(Spatial questions tied to pictures)
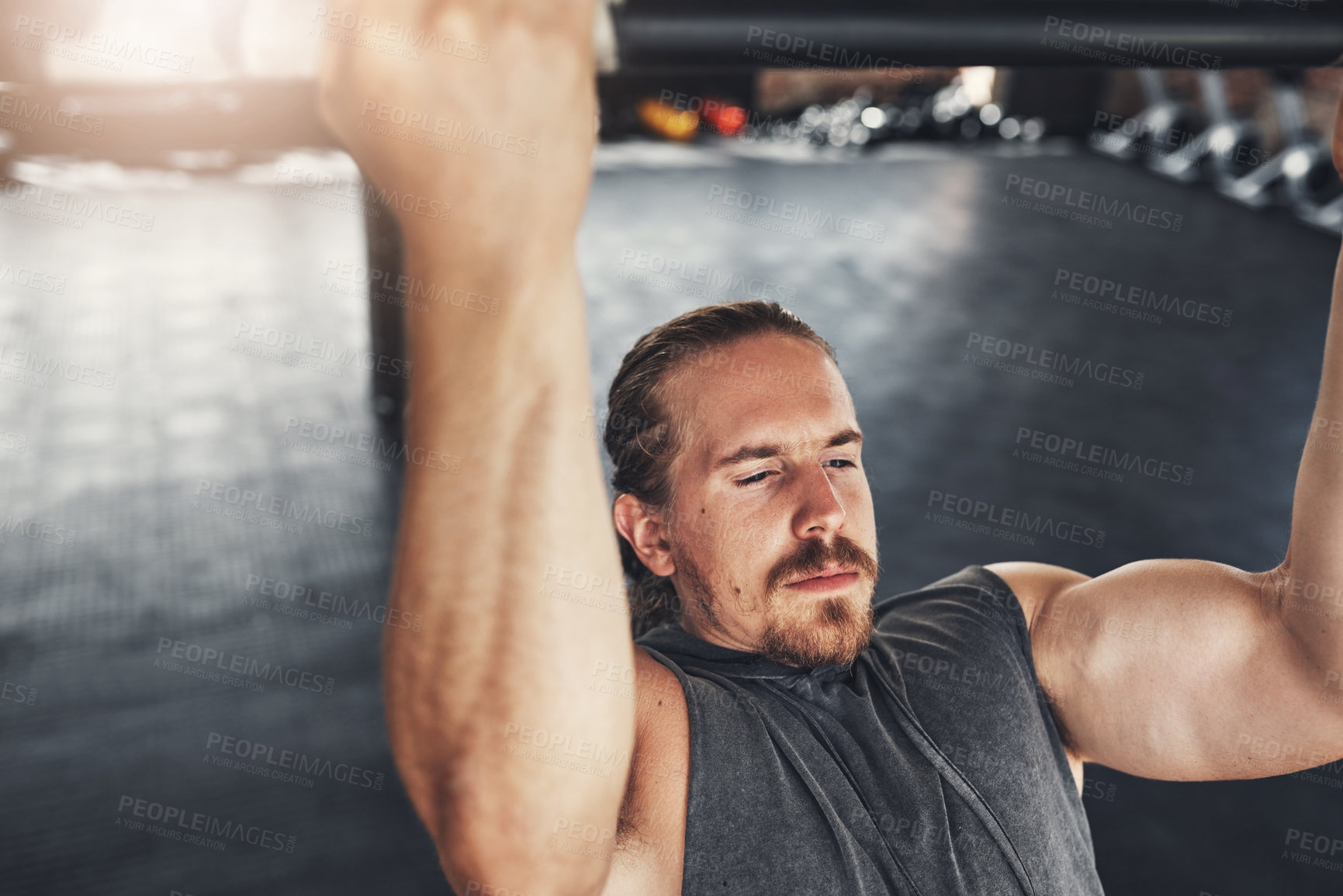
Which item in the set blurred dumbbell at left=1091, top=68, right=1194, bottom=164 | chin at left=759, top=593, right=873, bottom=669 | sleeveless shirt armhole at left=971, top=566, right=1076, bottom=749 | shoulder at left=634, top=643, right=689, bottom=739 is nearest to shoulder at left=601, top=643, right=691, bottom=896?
shoulder at left=634, top=643, right=689, bottom=739

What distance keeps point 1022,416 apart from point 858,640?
343 centimetres

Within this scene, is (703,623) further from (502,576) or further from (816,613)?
(502,576)

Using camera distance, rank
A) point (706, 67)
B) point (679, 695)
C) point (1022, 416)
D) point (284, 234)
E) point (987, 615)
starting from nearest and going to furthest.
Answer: point (706, 67)
point (679, 695)
point (987, 615)
point (1022, 416)
point (284, 234)

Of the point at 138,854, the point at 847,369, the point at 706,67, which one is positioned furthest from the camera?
the point at 847,369

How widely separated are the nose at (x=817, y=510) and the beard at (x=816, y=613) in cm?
1

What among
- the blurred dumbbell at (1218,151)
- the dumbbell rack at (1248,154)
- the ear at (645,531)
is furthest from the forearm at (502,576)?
the blurred dumbbell at (1218,151)

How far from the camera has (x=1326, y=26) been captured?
60 centimetres

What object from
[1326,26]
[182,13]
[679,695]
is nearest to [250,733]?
[679,695]

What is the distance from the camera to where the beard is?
40.2 inches

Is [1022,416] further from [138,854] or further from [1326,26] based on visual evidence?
[1326,26]

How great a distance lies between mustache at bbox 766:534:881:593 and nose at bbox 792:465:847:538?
0.04 feet

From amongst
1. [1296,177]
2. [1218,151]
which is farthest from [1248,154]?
[1296,177]

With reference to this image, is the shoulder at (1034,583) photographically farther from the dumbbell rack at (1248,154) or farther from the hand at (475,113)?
the dumbbell rack at (1248,154)

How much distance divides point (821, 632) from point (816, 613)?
0.07 ft
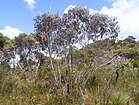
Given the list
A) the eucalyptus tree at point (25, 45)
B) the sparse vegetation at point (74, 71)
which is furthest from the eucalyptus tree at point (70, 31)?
the eucalyptus tree at point (25, 45)

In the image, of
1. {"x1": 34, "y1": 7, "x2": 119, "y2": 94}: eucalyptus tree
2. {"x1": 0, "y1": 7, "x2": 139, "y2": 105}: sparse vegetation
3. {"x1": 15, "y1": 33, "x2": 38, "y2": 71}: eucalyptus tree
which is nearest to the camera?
{"x1": 0, "y1": 7, "x2": 139, "y2": 105}: sparse vegetation

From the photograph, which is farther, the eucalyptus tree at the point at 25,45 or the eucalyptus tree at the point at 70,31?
the eucalyptus tree at the point at 25,45

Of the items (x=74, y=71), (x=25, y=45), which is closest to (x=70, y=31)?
(x=74, y=71)

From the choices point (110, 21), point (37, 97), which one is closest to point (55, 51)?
point (37, 97)

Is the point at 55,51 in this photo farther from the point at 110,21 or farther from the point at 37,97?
the point at 110,21

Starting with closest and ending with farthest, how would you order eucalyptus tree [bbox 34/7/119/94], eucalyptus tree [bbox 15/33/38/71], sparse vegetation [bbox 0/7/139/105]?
sparse vegetation [bbox 0/7/139/105], eucalyptus tree [bbox 34/7/119/94], eucalyptus tree [bbox 15/33/38/71]

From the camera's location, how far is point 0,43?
88.7ft

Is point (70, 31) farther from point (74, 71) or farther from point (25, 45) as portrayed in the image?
point (25, 45)

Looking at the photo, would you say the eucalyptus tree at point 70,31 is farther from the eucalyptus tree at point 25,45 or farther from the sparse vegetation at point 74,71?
the eucalyptus tree at point 25,45

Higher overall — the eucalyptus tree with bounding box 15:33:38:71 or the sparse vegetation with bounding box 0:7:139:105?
the eucalyptus tree with bounding box 15:33:38:71

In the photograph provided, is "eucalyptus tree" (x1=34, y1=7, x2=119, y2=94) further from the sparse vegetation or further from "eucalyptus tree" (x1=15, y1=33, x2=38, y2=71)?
"eucalyptus tree" (x1=15, y1=33, x2=38, y2=71)

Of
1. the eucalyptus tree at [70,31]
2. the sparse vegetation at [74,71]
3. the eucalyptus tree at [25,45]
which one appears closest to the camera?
the sparse vegetation at [74,71]

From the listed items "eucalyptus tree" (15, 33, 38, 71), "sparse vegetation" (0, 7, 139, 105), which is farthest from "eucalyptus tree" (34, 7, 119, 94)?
"eucalyptus tree" (15, 33, 38, 71)

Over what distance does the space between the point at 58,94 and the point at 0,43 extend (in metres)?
19.0
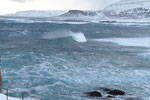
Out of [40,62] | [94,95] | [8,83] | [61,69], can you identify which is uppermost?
[40,62]

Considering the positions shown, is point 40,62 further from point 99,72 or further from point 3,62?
point 99,72

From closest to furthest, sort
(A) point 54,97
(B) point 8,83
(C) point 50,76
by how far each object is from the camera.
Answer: (A) point 54,97 → (B) point 8,83 → (C) point 50,76

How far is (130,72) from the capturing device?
68.9 feet

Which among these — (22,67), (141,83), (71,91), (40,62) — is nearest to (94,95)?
(71,91)

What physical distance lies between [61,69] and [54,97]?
6.77m

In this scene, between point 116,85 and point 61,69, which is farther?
point 61,69

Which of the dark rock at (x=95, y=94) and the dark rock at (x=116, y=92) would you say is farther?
the dark rock at (x=116, y=92)

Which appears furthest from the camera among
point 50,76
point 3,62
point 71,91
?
point 3,62

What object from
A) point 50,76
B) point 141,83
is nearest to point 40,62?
point 50,76

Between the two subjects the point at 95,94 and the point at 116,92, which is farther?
the point at 116,92

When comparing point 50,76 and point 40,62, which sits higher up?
point 40,62

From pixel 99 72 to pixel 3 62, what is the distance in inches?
364

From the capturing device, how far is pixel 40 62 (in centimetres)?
2473

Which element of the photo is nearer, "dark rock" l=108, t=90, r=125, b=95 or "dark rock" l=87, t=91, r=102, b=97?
"dark rock" l=87, t=91, r=102, b=97
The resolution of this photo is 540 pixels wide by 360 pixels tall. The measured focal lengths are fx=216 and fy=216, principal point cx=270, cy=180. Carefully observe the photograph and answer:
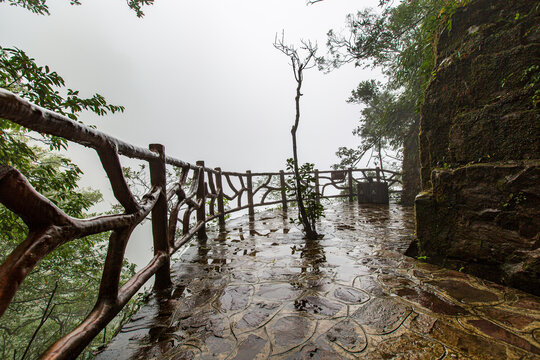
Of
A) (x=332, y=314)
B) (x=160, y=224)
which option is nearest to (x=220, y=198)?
(x=160, y=224)

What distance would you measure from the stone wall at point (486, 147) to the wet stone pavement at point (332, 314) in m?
0.27

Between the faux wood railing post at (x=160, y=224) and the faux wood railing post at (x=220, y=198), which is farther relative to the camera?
the faux wood railing post at (x=220, y=198)

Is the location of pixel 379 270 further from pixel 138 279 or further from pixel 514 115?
pixel 138 279

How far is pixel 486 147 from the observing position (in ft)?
6.65

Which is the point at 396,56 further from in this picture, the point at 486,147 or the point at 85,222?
the point at 85,222

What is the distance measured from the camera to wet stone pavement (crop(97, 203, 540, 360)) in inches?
46.6

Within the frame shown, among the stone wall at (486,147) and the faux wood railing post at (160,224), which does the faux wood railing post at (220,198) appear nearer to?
the faux wood railing post at (160,224)

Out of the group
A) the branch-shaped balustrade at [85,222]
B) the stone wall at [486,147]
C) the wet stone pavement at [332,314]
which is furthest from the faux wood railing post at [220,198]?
the stone wall at [486,147]

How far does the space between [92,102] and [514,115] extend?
441cm

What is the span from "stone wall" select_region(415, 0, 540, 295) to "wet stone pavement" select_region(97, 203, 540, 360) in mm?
271

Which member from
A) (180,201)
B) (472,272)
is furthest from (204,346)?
(472,272)

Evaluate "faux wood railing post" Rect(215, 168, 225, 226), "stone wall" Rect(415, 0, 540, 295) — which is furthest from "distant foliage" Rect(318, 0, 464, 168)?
"faux wood railing post" Rect(215, 168, 225, 226)

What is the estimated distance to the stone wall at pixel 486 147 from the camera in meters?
1.72

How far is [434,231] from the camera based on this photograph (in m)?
2.29
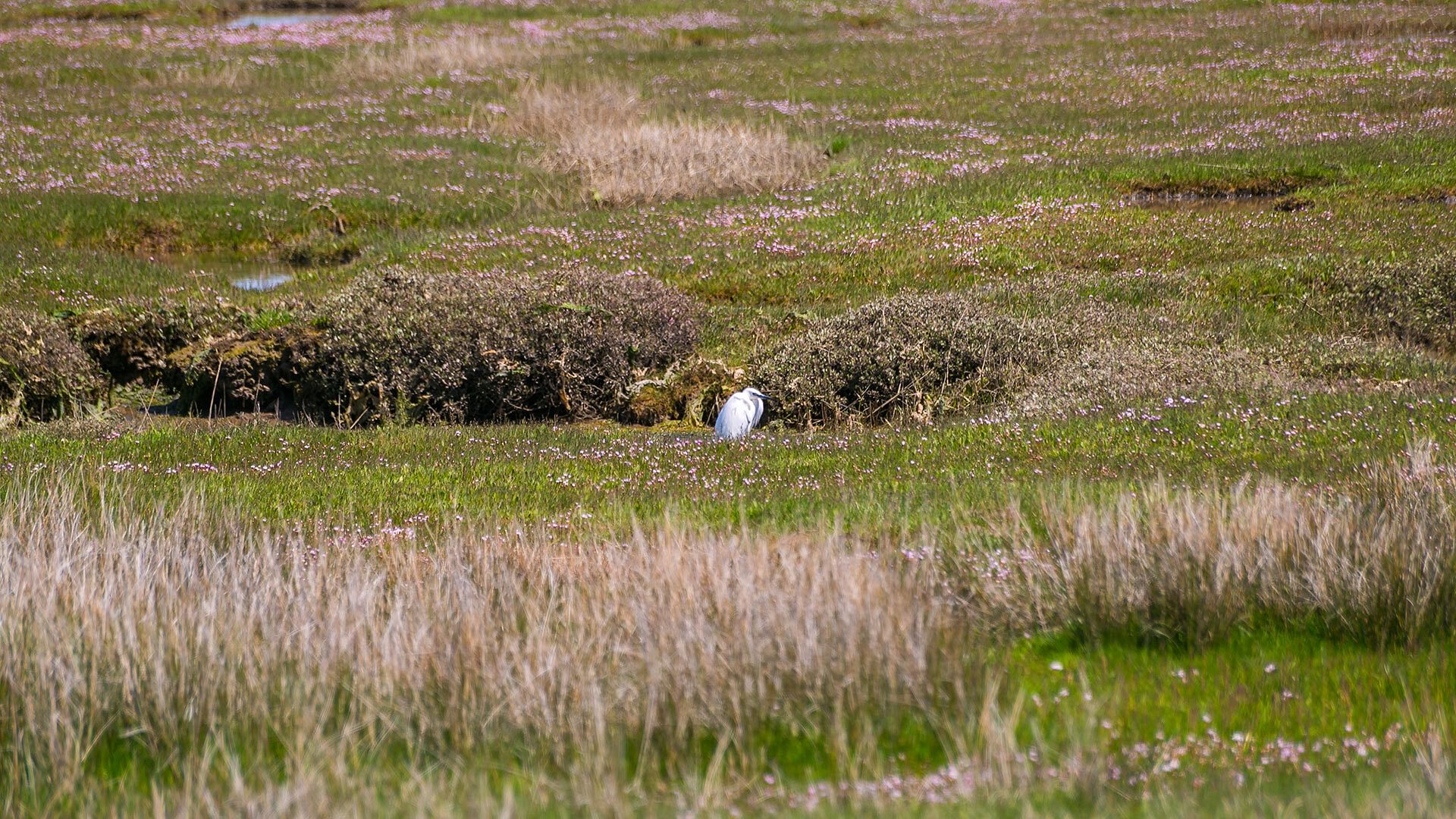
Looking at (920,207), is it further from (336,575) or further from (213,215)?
(336,575)

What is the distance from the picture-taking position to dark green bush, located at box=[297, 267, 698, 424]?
12766mm

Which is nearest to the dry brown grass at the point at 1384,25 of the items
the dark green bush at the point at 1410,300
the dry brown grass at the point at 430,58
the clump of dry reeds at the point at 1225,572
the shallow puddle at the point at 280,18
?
the dark green bush at the point at 1410,300

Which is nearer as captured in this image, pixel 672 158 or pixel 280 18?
pixel 672 158

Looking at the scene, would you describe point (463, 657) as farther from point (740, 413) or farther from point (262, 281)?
point (262, 281)

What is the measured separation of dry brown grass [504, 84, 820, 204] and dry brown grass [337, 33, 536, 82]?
8925mm

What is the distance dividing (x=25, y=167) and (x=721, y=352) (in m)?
14.8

§ **What to produce**
Output the line containing "Which member from" along with every line after it to the end of the material, exactly as written, but without pictures.

§ **Written response**
Which member from
A) (180,201)
B) (472,272)
is furthest from (204,346)?
(472,272)

Evaluate "faux wood railing post" Rect(215, 168, 225, 226), "stone wall" Rect(415, 0, 540, 295) — which is furthest from "distant foliage" Rect(318, 0, 464, 168)?
"faux wood railing post" Rect(215, 168, 225, 226)

What is the estimated distance to the stone wall at pixel 486 147 from the camera in meters?
1.72

How far is [434,231] from the camera based on this photograph (in m)?
2.29
Looking at (920,207), is it further from (336,575) or further from (213,215)?
(336,575)

What is the distance from the picture-taking position to dark green bush, located at box=[297, 267, 698, 424]?
12766mm

Which is nearest to the dry brown grass at the point at 1384,25 of the items
the dark green bush at the point at 1410,300
the dry brown grass at the point at 430,58
the clump of dry reeds at the point at 1225,572
the shallow puddle at the point at 280,18
?
the dark green bush at the point at 1410,300

Which is nearer as captured in this image, pixel 672 158 or pixel 280 18?
pixel 672 158

Looking at the scene, would you describe point (463, 657) as farther from point (740, 413) or farther from point (262, 281)?
point (262, 281)

What is the measured separation of dry brown grass [504, 84, 820, 204] and dry brown grass [337, 33, 536, 82]?
8925mm

What is the distance dividing (x=25, y=167) and (x=721, y=352) (in m)?
14.8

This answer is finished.